I am very thankeful to you! You helped me much, without you I think I'll have it serviced from a tech (who probably would told me to throw away it). Maybe I have been a little too aggressive in your anwer... excuse me.

Yes, i will sub the transistors in both channels, also I plan to get rid of the old electrolitics: I think the six big ones on the power amp board, the 47uF 50V....
Do I need a dissipator on the new transistors?
 
Help! I replaced the transistors that DestroyerX said, and all the electrolytics in the power amp board, and the same resistor keeps burning!

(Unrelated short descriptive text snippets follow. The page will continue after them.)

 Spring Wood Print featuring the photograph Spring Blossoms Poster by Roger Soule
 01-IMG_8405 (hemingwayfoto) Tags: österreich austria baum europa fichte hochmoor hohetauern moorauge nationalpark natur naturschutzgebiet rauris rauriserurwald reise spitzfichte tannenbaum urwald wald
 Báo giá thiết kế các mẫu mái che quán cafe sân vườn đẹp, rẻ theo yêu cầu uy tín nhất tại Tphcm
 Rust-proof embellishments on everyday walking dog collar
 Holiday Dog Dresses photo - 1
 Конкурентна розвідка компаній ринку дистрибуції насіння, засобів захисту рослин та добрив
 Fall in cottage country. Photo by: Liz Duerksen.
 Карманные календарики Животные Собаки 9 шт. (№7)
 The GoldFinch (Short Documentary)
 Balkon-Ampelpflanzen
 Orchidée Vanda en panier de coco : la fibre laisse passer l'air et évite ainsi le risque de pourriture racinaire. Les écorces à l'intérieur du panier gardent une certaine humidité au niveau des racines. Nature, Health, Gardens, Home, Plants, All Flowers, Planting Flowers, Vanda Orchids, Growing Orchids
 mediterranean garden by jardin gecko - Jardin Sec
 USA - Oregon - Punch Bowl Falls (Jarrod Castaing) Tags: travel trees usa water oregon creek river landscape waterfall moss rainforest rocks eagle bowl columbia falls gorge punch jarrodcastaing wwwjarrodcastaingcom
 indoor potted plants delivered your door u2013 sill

This resistor is not new, had already smoked, but not burned. Smoking resistors are plain bad or not? I measured it and I still get it's nominal value... Maybe the power dissipation rating is not the same as a new one? Do I have to change it? It's looking like I got to go ANOTHER TIME to the repair shop... up to now I went there about 11 times, both for my Sansui and this *******' Marantz...

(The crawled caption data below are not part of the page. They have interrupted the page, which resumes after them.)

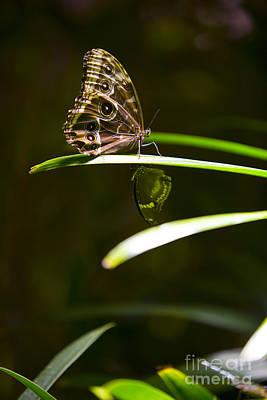 Leda Photograph - Spotted Beauty by Leslie Leda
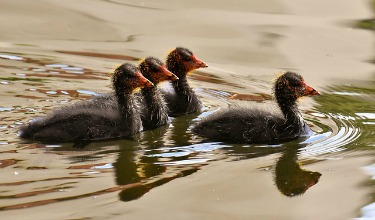 coots leadership image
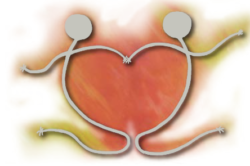 Focus on: Cardiologia interventistica oggi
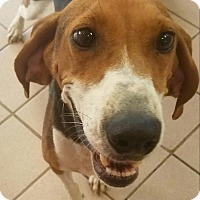 Treeing Walker Coonhound Dog for adoption in Manchester, New Hampshire - Whitney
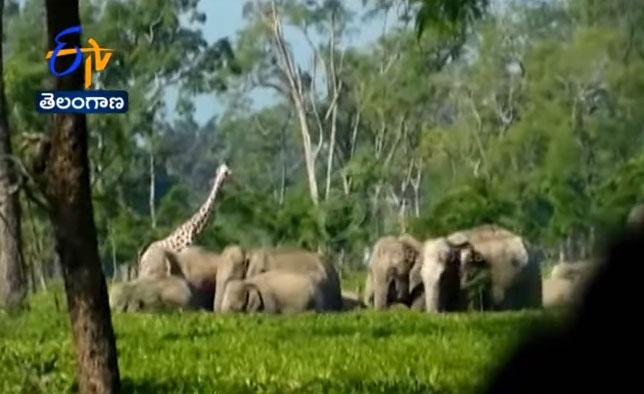 Đàn voi 20-25 con tiến về phía đồn điền trà đã chuyển hướng sau khi thấy hươu cao cổ giả.
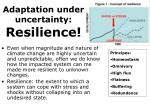 adaptation under uncertainty resilience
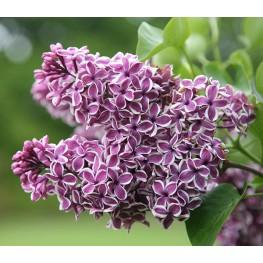 Syringa Vulgaris Sensation Lilac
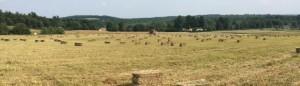 cropped-GF-hay.jpg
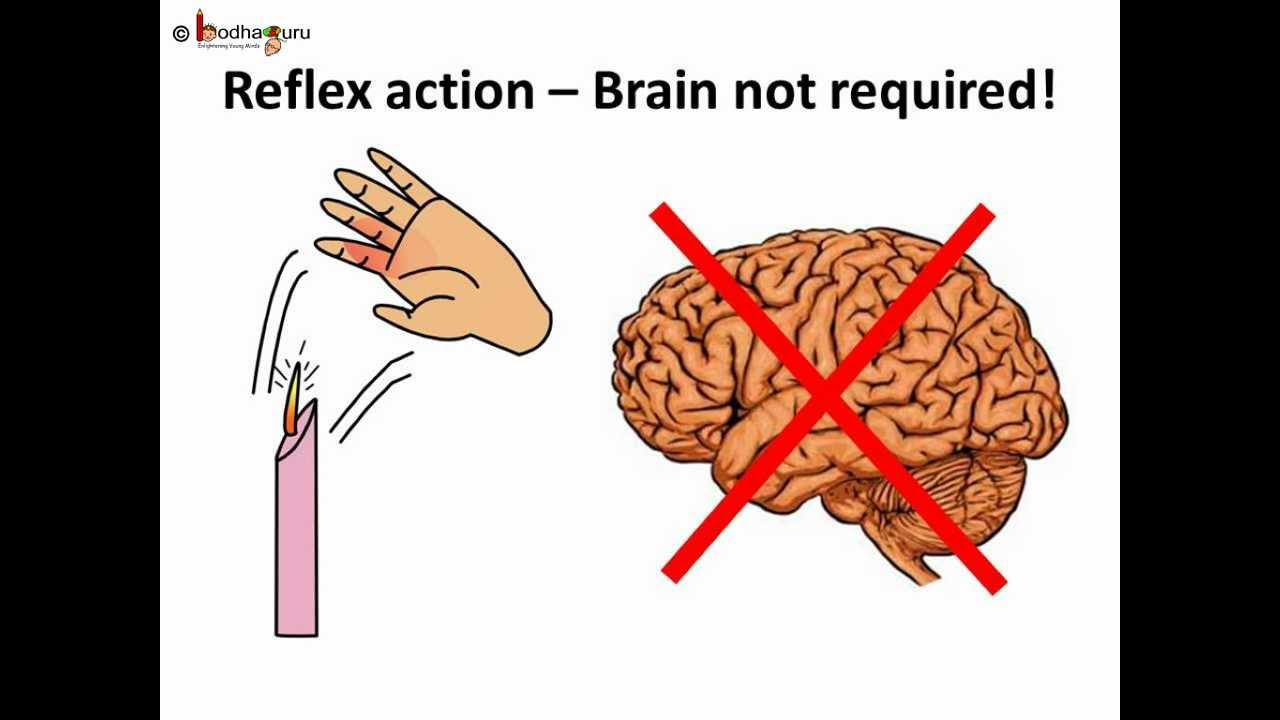 science human body nervous system telugu youtube rh youtube com human anatomy nervous system diagram diagram [ 1280 x 720 Pixel ]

So what do you think about burned resistors?
 
I forgot to mention that the other resistor in the other channel burns too... And that hasn't been overheated! Help Me!
Maybe 1 watt is too small? These are big! and the original ones were smaller... Maybe I need a beefier one to support the new currents (remember that I've substituted the output transistors and the driver ones - but the subs are right for the originals... taken from the books!)
 
Quote: "I forgot to mention that the other resistor in the other channel burns too... And that hasn't been overheated! Help Me!
Maybe 1 watt is too small? These are big! and the original ones were smaller... Maybe I need a beefier one to support the new currents (remember that I've substituted the output transistors and the driver ones - but the subs are right for the originals... taken from the books!)"

Ok lets back up a bit.
First off if you have resistors smoking its because of another
component somewhere else in circuit and not because you
need bigger resistors. You say youve subbed the transistors
What exactly did you sub them with?
 
About the resistance between the transistors and the heatsinks (I think you mean the output ones, not the drivers): the transistors are insulated from the heatsink by a plastic sheet, and the connections on the trs are full (i.e. there are 3 wires, not just two and the ground given by the chassis like in low-cost equipment). And those wire are properly soldered and insulated.

Quote: "First off if you have resistors smoking its because of another
component somewhere else in circuit and not because you
need bigger resistors."

I already replaced every transistor on that board that deals with the output (I mean I didn't substituted the ones that deal with small-signal audio only) as DestroyerX from Brazil suggested.
I understand that I don't need more power in the resistor, but should I need a bigger value? Maybe 300/390ohm? I think this because I substituted the transistor, and maybe the new ones draw too much current... I don't know...

Quote: "You say youve subbed the transistors
What exactly did you sub them with?"

I subbed the NPN output ones (they are all NPN 'cause it's a class A single ended parallel output stage) named 2SC897 with MJ15003, and for the drivers that were all 2SC875D with 2N1974 as the guy in the electronic shop told me. He read this from the books! And no, I haven't burned anything while soldering... It's hard to kill a silicon transistor with a 15W iron...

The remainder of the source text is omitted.